Another route to the overpaid column, though, is the bestselling book. Delingpole has already published three novels without overwhelming success, and apparently there are more on the way. In the meantime arrives this strange little volume, a Christmas book in all but timing, a humorous polemic on right-wingness. James is, of course, fantastically right wing, and likes nothing better than to stick it up the noses of the lefty liberals he despises. Indeed, the book is subtitled ‘The Essential Guide to Making Lefty Liberals History’, which to me is an irresistible taunt. Although I may have been writing for The Spectator for nearly 20 years, I would certainly describe myself as a ‘lefty liberal’. Good grief, I live in north London, I’m not married to the mother of my children, who go to Steiner schools, and I wouldn’t vote Conservative if you paid me (although, admittedly, no one has yet offered). As far as Delingpole is concerned, I am exactly the sort of person who should be reading his book.
So it’s curious that I find myself agreeing with so much that he says. Or rather, shouts. The book is an A-Z of brief but cogent rants, of a similar format to the bestselling (but I thought witless) Is it Just Me or is Everything Shit? All the usual manifestations of modern silliness are here. Compensation culture. Wind farms. The expurgation of Enid Blyton to remove names like ‘Fanny’ and ‘Dick’. Health & Safety jobsworths. Ambulance- chasing lawyers. James is especially rude about the Germans and the French, and has some good one-liners. Of ‘Porritt, Jonathan’, he writes: ‘Posho green activist with major social advantage over George Monbiot (qv): he went to Eton, not Stowe.’ When he doesn’t make you laugh, he can seem a bit silly. For instance, he consistently accuses ‘the left’ of stifling debate, while doing the same thing himself on every page with wild generalisations that brook no argument. Sometimes he misses the point so completely it looks wilful. At other times he is spot on.

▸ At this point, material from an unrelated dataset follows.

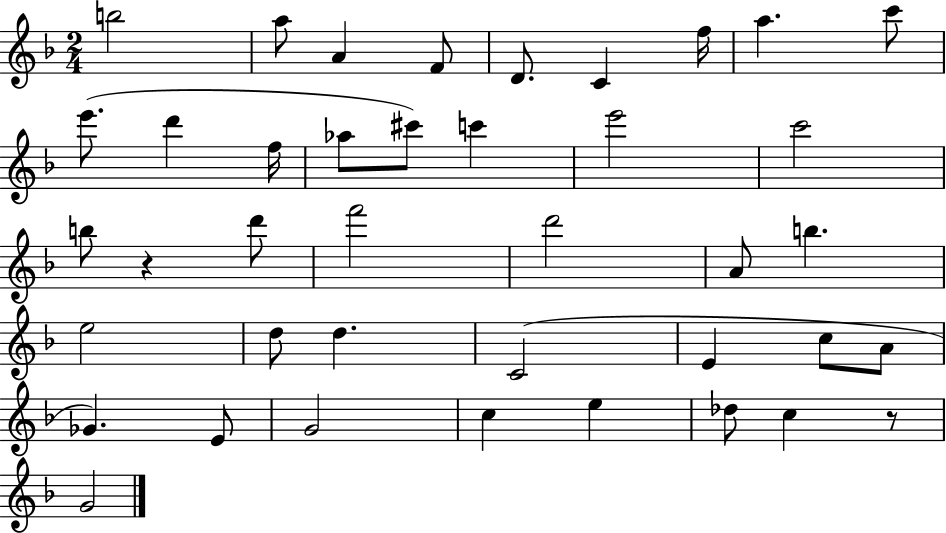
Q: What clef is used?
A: treble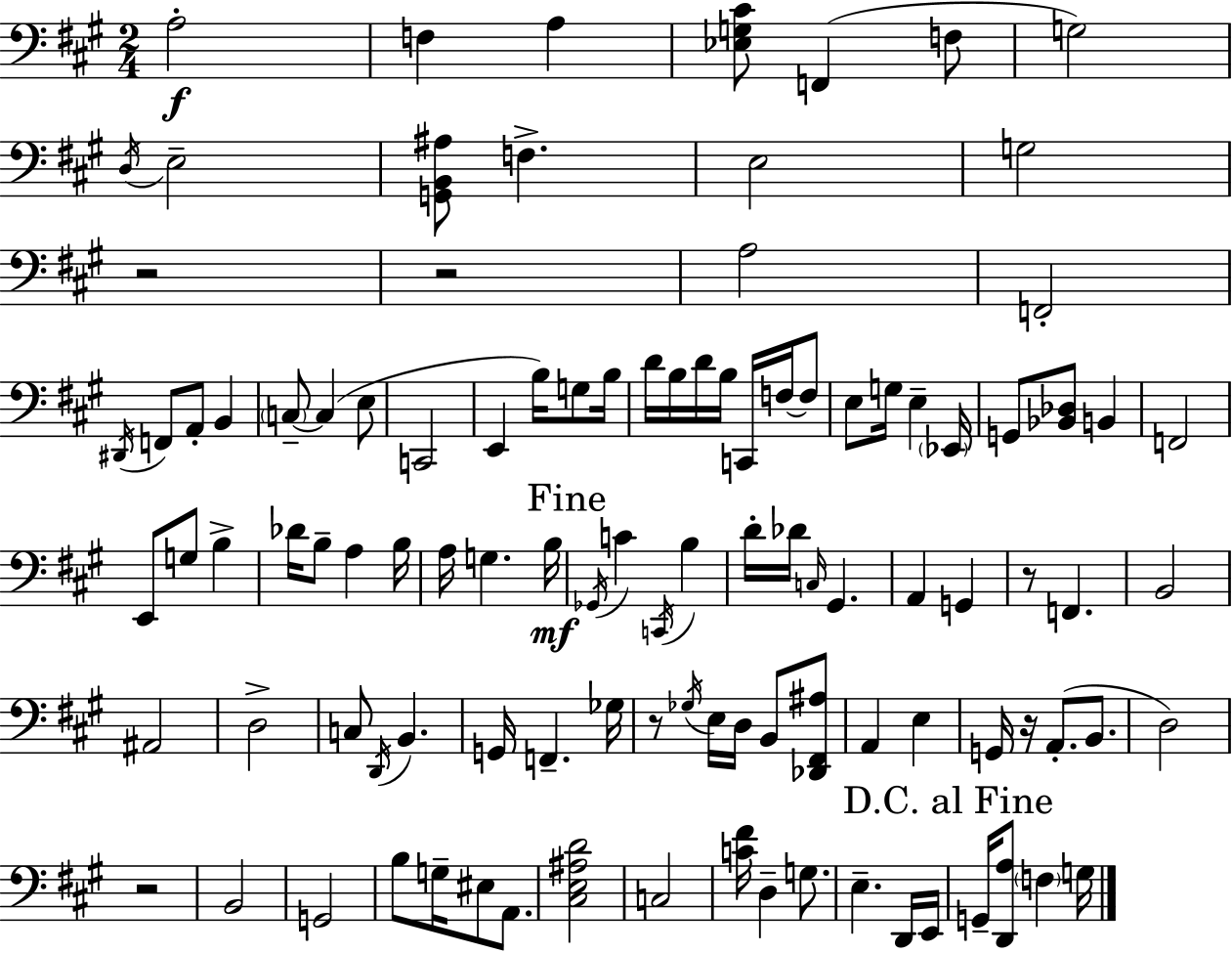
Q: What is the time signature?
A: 2/4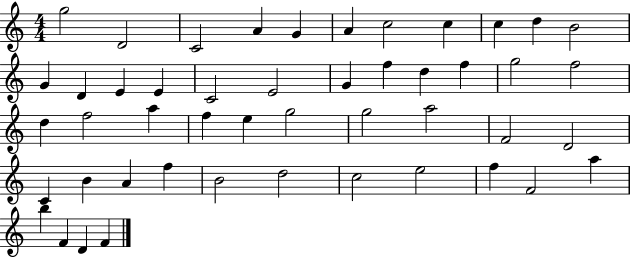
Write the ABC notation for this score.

The odd thing, though, was that I didn’t particularly feel that he was having a go at me, or any lefty liberals I have ever met. You don’t have to be right-wing, as far as I’m concerned, to be irritated by BBC 2’s old dancing wheelchairs ident, or Bono, or the director-general of the Leonard Cheshire Charity suggesting they take the words ‘Leonard’ and ‘Cheshire’ out of the charity’s name because they don’t mean anything to young people. By the same token, his attitudes towards gays and drugs would not be recognised as right-wing by, say, Norman Tebbit. His seems a very selective definition of right-wingness, or merely a very personal one. It may be that all our notions of right- and left-wingness are far more subjective and fluid than any of us realise.
So will this make his fortune? I hope so. James is a good egg and a one-off and has school fees to pay. He remains, in many ways, a big kid, and I suspect some reviewers will rip into him for some callow opinions and his characteristic near-worship of the British upper classes. But his book has wit and boundless energy and is a thousand times better than the books of the big-faced buffoon and bully Clarkson, whose sales (and columns) James clearly has an eye on. Newspaper editors, a fearless and mouthy columnist has here presented his c.v. in convenient paperback form. The rest is up to you.